Reproduce every line of the items below as a numbered list, omitting the blank lines.
--- Start ---
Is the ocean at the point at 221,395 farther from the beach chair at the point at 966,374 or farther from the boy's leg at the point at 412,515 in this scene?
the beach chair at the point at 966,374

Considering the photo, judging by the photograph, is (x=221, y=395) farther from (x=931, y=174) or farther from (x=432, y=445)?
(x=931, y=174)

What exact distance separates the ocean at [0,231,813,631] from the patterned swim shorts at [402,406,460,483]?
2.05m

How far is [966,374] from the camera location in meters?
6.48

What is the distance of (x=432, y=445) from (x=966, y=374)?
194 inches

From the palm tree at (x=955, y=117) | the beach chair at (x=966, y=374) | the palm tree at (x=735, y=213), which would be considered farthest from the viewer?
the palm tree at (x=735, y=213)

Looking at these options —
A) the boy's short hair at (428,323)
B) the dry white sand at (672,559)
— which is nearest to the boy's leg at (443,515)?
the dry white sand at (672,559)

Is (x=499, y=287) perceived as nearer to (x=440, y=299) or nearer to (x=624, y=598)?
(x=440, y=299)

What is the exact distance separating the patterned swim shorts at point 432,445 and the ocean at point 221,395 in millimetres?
--- End ---
> Problem solution
1. Is the ocean at the point at 221,395 farther from the beach chair at the point at 966,374 or farther from the boy's leg at the point at 412,515 in this scene?
2. the beach chair at the point at 966,374
3. Considering the photo, judging by the photograph, is (x=221, y=395) farther from (x=931, y=174) or farther from (x=432, y=445)?
4. (x=931, y=174)
5. What exact distance separates the ocean at [0,231,813,631] from the patterned swim shorts at [402,406,460,483]?
6. 2.05m
7. How far is [966,374] from the camera location in meters?
8. 6.48
9. What is the distance of (x=432, y=445) from (x=966, y=374)?
10. 194 inches
11. From the palm tree at (x=955, y=117) | the beach chair at (x=966, y=374) | the palm tree at (x=735, y=213), which would be considered farthest from the viewer?
12. the palm tree at (x=735, y=213)
13. Looking at these options —
14. A) the boy's short hair at (428,323)
15. B) the dry white sand at (672,559)
16. — which is nearest to the boy's leg at (443,515)?
17. the dry white sand at (672,559)
18. Is (x=499, y=287) perceived as nearer to (x=440, y=299) or nearer to (x=624, y=598)?
19. (x=440, y=299)
20. What is the exact distance separating the patterned swim shorts at point 432,445 and the ocean at point 221,395 in millimetres?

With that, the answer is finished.